I've seen a lot of internet postings elsewhere recently from people who haven't even been to a neurologist with an affected dog, implying there are floods of dogs with no pain and no problems all being told to have this surgery by unnamed neurologists. These posts have no specific references -- the poster always seems to have 'heard' of these stories. If so, where? I run two of the four primary discussion areas for owners of affected dogs, and am a member of the third and read it daily, and I haven't come across them. I was on the fourth list for a long time and doubt there's a hidden group of people who never post anywhere else all of whom have been advised to have surgery when there's no real indication this should be done, or done only on their old dogs.
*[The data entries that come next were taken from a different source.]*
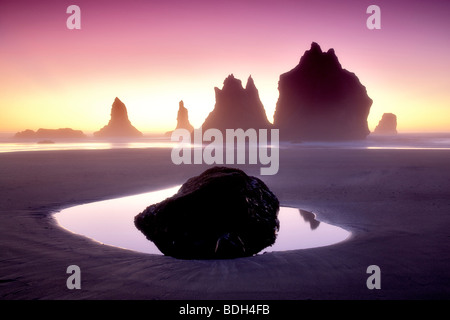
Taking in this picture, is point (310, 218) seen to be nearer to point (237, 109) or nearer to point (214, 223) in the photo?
point (214, 223)

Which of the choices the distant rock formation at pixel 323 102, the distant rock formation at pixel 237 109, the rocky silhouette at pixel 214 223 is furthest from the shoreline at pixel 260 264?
the distant rock formation at pixel 237 109

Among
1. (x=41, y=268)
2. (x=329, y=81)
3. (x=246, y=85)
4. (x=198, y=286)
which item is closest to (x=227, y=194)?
(x=198, y=286)

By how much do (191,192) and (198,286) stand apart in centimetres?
230

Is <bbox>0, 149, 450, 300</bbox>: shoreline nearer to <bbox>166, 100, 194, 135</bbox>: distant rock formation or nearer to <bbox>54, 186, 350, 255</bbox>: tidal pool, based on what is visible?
<bbox>54, 186, 350, 255</bbox>: tidal pool

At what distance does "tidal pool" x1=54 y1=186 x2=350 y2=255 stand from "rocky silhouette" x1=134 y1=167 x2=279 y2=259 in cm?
26

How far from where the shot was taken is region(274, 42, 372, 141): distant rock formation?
301ft

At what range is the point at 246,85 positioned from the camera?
404 ft

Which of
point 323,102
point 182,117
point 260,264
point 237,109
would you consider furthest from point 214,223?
point 182,117

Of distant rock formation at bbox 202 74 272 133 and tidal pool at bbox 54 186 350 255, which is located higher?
distant rock formation at bbox 202 74 272 133

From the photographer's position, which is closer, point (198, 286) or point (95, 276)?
point (198, 286)

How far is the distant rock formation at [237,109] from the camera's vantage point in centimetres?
11694

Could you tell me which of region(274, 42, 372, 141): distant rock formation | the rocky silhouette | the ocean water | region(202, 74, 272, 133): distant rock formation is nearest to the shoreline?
the rocky silhouette

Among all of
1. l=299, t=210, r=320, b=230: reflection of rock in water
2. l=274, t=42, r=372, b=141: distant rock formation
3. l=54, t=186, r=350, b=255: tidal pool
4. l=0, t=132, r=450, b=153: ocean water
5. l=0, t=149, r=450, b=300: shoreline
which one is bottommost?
l=299, t=210, r=320, b=230: reflection of rock in water
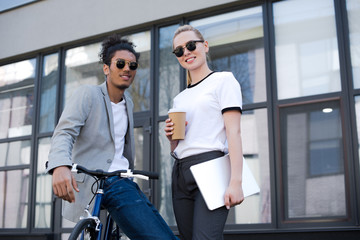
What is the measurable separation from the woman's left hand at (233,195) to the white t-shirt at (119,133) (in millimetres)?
847

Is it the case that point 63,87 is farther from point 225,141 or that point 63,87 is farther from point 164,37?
point 225,141

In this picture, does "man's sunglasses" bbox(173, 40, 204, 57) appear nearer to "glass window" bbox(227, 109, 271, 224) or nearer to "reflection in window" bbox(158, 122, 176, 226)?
"glass window" bbox(227, 109, 271, 224)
I am wondering where all these stories are being discussed and who the owners are... and some of the post are not very sensitive towards the owners who actually are forced into having to make decisions on behalf of their dogs that none of us ever want or should have to face in the first place
. Most of the people I've seen make posts about this seeming flood of asymptomatic dogs going for surgery are people who have never been through this experience themselves.
Meanwhile, I've talked to many of the neurologists, and dozens of owners have reported their experiences to me publicly or privately over the past four and half years, and I truly don't know of any neurologist who takes such a recommendation lightly.
There are of course also many reasons not to choose a surgical route. Those perfectly good reasons can be highly personal, based on one's own philosophy on surgical intervention, one's finances, ability to manage a post-op dog, age and condition of the dog, other health complications, etc etc.